▶ **RECORD SET**
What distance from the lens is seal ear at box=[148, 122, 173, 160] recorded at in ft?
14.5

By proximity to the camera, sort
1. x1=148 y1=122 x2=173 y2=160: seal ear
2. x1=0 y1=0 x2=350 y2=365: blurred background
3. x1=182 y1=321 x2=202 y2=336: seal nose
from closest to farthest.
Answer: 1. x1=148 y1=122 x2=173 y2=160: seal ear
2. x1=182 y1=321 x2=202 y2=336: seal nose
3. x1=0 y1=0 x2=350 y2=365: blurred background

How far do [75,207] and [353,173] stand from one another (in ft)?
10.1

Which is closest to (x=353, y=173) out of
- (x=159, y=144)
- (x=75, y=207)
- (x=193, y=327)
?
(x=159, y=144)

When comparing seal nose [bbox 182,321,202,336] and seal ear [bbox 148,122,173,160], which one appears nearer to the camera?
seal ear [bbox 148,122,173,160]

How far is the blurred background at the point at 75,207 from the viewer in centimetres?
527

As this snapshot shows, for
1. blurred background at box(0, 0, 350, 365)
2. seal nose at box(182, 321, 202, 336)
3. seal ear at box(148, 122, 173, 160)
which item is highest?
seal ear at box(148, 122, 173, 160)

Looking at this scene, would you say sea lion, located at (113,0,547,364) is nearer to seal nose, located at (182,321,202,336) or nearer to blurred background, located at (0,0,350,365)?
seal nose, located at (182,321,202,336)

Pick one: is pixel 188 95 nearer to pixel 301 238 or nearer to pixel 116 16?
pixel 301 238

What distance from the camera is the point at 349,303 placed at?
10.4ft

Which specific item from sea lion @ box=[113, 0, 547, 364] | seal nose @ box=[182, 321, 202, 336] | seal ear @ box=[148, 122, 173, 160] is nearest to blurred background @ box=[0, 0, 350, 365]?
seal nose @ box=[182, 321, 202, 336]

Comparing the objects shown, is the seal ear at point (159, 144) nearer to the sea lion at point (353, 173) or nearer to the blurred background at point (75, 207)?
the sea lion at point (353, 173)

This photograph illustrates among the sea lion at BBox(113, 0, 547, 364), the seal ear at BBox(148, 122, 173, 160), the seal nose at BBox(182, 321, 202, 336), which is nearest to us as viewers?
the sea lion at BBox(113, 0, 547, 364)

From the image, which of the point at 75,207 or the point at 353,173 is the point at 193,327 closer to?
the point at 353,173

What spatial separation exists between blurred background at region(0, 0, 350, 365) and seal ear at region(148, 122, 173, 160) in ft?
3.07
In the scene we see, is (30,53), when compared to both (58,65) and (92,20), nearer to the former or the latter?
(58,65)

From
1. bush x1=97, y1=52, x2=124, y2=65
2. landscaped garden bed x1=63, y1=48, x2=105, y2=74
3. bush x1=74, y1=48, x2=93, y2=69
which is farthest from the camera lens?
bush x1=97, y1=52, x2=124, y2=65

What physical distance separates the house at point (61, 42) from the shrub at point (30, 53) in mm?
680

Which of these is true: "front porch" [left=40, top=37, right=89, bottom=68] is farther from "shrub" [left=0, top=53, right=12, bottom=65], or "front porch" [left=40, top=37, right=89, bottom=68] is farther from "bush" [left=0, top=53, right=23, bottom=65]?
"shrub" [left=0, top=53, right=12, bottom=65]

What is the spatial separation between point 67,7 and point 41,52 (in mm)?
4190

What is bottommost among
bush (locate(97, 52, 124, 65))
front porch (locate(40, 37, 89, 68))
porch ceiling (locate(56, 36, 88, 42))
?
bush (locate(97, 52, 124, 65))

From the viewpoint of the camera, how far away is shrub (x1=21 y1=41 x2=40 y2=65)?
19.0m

▶ **WHAT YOU NEED TO DO**
Please copy out everything from the line containing "What is bottommost among" down to the end of the entries, both ends included.

▶ **WRITTEN REPLY**
What is bottommost among
bush (locate(97, 52, 124, 65))
front porch (locate(40, 37, 89, 68))
porch ceiling (locate(56, 36, 88, 42))
?
bush (locate(97, 52, 124, 65))

From the viewpoint of the camera, how far away is shrub (x1=21 y1=41 x2=40 y2=65)?
19.0m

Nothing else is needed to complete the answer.